The maps of Wizardry III

These maps are based on ones originally created by Andriy Sen, provided by John Hubbard, and re-used with permission.
https://www.tk421.net/wizardry/wiz3maps.shtml

In Wizardry III, flagged rooms no longer indicate the possibility of finding treasure chests. Furthermore, for all intents and purposes, after visiting level 1 for the first time, there aren't any predetermined encounters except for fixed ones (and ones resulting from alarms).

Red tiles represent flagged rooms. The main effect is that kicking a door into one (or just kicking the thin air within one) has a 12.5% chance of triggering a random encounter, and that gold rewards from random encounters are doubled. As I noted in the last post, rooms can be randomly populated with predetermined encounters as in prior Wiz games, but this will only happen in level 1, and only the first time you visit from a fresh boot.

All fixed encounters are inside flagged rooms, and are marked with monster icons. Victory in a fixed encounter will deflag the entire room - the contiguous red region unbroken by walls or doors - of its fixed encounter status. For example, the fortress in level 1 is flanked on three sides by three rooms, each one a 2x4 rectangle of red tiles populated by moat monsters. Initially, stepping into any tile in the room will trigger a fight against moat monsters, but victory will clear all eight tiles of the fixed encounter flag, and not just the one you stepped in. The high corsairs, likewise, all live in a single 2x2 room. Most of the Garian Guards, however, live in 1x1 rooms, and beating them will not clear the adjacent tiles separated by doors.

Some of these maps are "shifted" to enhance readability.
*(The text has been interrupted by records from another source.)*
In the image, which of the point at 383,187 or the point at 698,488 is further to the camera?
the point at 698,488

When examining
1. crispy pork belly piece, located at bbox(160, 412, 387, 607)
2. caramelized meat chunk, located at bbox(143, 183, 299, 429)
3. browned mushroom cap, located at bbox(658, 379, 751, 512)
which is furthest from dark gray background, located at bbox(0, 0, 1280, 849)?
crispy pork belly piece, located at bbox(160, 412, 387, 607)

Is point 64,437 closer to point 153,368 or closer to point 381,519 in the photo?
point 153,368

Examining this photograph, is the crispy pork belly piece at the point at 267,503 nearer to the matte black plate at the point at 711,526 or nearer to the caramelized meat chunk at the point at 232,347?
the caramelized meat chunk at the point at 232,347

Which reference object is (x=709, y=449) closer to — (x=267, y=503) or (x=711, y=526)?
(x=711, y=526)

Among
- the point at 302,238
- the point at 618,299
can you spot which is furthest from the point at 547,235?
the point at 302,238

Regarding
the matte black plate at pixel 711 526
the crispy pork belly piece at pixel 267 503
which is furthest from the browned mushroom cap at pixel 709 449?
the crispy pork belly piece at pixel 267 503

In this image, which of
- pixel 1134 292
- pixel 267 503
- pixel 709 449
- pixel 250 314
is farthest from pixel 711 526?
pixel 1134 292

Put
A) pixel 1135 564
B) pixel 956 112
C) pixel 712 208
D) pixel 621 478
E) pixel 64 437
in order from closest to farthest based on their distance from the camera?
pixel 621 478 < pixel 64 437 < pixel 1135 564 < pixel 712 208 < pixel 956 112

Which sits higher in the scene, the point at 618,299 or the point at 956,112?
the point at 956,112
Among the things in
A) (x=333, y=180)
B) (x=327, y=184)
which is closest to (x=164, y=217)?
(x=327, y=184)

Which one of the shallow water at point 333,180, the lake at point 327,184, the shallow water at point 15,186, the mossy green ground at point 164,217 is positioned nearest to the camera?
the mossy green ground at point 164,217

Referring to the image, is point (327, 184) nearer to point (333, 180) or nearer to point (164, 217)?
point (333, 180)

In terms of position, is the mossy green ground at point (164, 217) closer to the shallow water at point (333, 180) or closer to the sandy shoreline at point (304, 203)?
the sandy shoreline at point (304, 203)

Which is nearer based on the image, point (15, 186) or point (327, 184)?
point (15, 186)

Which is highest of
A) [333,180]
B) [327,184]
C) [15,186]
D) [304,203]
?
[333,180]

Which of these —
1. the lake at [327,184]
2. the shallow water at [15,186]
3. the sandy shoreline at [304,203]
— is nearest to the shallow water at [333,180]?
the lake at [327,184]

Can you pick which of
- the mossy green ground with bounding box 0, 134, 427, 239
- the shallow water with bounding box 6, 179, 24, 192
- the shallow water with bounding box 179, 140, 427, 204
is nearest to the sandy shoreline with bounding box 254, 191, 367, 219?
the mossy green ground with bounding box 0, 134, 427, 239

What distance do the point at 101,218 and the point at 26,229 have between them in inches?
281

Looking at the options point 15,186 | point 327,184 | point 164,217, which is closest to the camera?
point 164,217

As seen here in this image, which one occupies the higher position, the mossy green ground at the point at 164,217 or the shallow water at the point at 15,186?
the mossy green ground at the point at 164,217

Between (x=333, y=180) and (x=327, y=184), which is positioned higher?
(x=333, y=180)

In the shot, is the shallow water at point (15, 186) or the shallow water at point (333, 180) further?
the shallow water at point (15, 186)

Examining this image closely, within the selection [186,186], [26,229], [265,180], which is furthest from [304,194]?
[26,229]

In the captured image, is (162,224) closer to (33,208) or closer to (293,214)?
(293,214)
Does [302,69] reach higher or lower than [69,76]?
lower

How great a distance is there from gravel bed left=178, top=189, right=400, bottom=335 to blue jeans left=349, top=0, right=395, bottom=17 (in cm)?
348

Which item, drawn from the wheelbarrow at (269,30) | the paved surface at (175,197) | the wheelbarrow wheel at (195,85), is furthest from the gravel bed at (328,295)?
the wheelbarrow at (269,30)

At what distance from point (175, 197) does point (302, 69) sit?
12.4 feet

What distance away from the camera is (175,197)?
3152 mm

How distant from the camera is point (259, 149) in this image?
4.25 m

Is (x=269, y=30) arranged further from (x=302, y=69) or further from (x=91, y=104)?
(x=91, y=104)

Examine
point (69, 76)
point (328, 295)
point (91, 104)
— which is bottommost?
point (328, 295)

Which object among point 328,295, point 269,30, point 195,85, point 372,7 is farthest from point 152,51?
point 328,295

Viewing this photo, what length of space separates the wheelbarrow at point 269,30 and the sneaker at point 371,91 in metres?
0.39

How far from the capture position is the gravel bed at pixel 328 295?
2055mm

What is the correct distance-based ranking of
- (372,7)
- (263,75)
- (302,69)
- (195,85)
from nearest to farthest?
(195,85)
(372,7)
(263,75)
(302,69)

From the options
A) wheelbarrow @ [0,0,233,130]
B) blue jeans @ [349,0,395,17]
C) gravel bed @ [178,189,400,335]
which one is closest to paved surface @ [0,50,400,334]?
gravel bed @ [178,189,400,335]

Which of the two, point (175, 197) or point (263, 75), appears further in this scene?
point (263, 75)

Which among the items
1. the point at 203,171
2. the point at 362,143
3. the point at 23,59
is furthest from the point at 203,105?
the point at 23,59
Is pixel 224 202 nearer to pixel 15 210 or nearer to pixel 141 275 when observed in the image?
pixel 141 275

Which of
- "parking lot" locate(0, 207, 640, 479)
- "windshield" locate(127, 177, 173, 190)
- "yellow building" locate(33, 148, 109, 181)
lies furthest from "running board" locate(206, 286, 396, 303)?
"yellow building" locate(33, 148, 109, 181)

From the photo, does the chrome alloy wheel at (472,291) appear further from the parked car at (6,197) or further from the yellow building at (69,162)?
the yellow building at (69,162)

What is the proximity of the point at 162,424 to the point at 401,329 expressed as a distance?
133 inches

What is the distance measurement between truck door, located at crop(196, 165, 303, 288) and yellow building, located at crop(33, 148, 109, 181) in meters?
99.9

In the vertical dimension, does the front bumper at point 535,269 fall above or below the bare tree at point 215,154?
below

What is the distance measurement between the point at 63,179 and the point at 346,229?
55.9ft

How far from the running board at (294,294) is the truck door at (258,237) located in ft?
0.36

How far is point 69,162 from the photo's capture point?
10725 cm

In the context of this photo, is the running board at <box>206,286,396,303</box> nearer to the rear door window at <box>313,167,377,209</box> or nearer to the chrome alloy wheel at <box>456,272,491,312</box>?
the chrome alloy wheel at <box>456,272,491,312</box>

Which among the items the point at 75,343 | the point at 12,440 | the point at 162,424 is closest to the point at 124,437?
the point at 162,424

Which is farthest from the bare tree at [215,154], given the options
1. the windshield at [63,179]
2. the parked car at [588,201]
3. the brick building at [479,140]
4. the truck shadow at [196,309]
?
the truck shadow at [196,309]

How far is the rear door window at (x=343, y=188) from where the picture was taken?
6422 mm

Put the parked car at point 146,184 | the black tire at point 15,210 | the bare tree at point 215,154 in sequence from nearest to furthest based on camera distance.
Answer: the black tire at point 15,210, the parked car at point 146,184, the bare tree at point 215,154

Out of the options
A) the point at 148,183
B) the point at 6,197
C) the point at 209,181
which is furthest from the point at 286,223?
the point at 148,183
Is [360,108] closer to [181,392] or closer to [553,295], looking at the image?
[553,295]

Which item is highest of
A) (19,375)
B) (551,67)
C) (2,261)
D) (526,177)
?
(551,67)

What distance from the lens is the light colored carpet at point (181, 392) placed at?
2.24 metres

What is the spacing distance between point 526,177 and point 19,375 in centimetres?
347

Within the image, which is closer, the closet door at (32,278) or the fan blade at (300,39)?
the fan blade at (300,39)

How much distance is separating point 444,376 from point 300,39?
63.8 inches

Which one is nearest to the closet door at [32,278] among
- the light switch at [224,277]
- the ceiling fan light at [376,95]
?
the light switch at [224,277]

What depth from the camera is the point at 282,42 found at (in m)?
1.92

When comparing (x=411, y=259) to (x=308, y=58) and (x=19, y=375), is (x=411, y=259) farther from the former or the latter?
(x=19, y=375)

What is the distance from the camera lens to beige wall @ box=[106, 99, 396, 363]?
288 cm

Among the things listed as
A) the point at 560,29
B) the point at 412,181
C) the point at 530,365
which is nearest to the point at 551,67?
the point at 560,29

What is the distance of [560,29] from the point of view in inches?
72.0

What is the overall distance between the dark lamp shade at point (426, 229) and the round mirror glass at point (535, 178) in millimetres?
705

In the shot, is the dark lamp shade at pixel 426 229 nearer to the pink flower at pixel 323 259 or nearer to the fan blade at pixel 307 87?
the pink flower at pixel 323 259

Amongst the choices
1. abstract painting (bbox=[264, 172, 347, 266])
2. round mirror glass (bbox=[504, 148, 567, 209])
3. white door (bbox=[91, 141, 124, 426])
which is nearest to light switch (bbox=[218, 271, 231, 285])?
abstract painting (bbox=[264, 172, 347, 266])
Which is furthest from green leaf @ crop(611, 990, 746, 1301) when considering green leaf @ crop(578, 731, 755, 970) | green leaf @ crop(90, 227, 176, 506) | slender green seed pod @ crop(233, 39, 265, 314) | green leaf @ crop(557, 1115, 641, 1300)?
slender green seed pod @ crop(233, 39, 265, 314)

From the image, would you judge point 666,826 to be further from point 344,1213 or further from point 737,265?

In these, the square at coordinates 0,0 is not placed at the origin. Some maps aren't even presented as 20x20 grids!

Level 1




Level 2



"Dark" rooms here negate your light spells but otherwise do not obscure your vision.


Level 3



Level 4



"Dark" rooms here simply conceal hidden doors. They do not negate your light spells or otherwise obscure your vision.

Stepping on an exclamation mark tile raises an alarm, and your next step will trigger a predetermined encounter.


Level 5



The dark region is proper dark this time, both extinguishing your light spell and completely blinding you, and is an anti-magic zone to boot. Technically only the perimeter is anti-magic, but the effect stays with you until you leave the floor.

 

Level 6




Two types of darkness exist here. The first is unindicated on the map but permeates throughout the maze. All it does is conceals hidden doors. The second type, found in the large room in the north, blinds you.